Fernreisen, Trekking, Tibet – der Stoff, aus die Globetrotter-Träume sind! Auf den Spuren der großen Forscher und Entdecker. Männer, die auszogen, um Neues zu suchen und das totale Abenteuer fanden. Die alles wagten für das ganz starke Erlebnis. Einer von ihnen: der Schwede Sven Hedin!

Sven HedinSchon in jungen Jahren war klar, dass er Entdeckungsreisender werden wollte. Geographie und Kartographie faszinierten ihn über alle Maßen. Das Unerforschte vom Globus verschwinden zu lassen wurde zur Herausforderung, zum Ziel, zur Verheißung. 30 Jahre lang reiste er, allein zwölf Mal überquerte er den Himalaya. In vier Expeditionen entdeckte er den Transhimalaya (das Hedingebirge – nach ihm benannt), stieß als Erster in die Quellgebiete von Brahmaputra und Indus vor.
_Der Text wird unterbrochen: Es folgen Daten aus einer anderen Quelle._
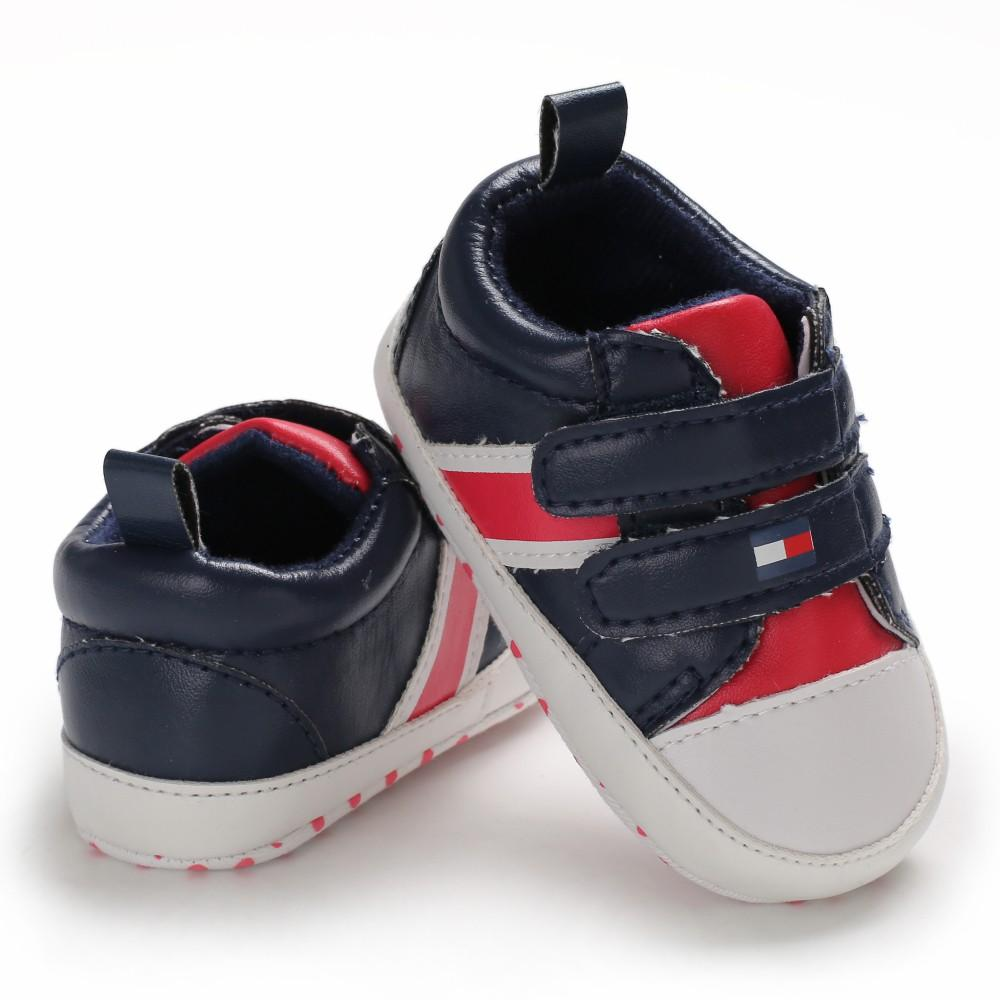 0-18 months beautiful attractive black with red shoes for your kids -islamabad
Seine wissenschaftlichen Aufzeichnungen darüber und seine kartographischen Erfassungen waren von unschätzbarem Wert und brachten ihm schon zu Lebzeiten großen Ruhm ein. Mehr noch aber wirkten die Abenteuer, die er zu überstehen hatte. Hunger und Durst, Stürme und Kälte kennzeichneten oftmals seine riskanten Expeditionen. Nicht selten war der Grat zwischen Leben und Tod sehr schmal. Hedin investierte viel – und gewann noch mehr: tiefe Einsichten und großen Weitblick. Unermüdlich dokumentierte er alles, schrieb und schrieb. Und als er begann, seine Erlebnisse auch in populärwissenschaftlichen Aufzeichnungen zu veröffentlichen, stieg seine inspirierende Anziehungskraft auf all jene an, die wie er aufbrechen wollten, um zu entdecken, um zu erleben. "Meine Sehnsucht nach allem Neuen, Fremden war genährt worden, ich wollte weiße Flecken auf der Landkarte suchen und erforschen", definierte beispielsweise der Kärntner Heinrich Harrer seinen eigenen Lebensentwurf. Ja, richtig, Heinrich Harrer, einer der Erstbegeher der Eiger-Nordwand. Seine Jahre in Asien am Hofe des Dalai Lama wurden sogar verfilmt, mit Brad Pitt in der Hauptrolle. Für Harrer war Sven Hedin Orientierung. Auch für ihn rückte der asiatische Kontinent in den Mittelpunkt des Denkens und Fühlens. Mit einer forschenden Grundhaltung zog auch er los, durchquerte die unendlichen Weiten, passierte Übergänge, stieg in die Höhe, erklomm Berge. "Ich hatte zum ersten Mal durch die Bücher Sven Hedins von dem fernen Gebirgsmassiv in Tibet und Nepal erfahren. (...) Hedin war mein Vorbild, und als er einmal in unserer Nähe einen Vortrag hielt, erbat ich mir ein Autogramm, das einzige, das ich mir je beschaffte", schrieb Harrer in seinen Erinnerungen. Später begegneten sich die beiden, führten rege Briefwechsel. Hedin sah durch Harrers Unternehmungen seine eigenen Träume verwirklicht, war von ihm begeistert.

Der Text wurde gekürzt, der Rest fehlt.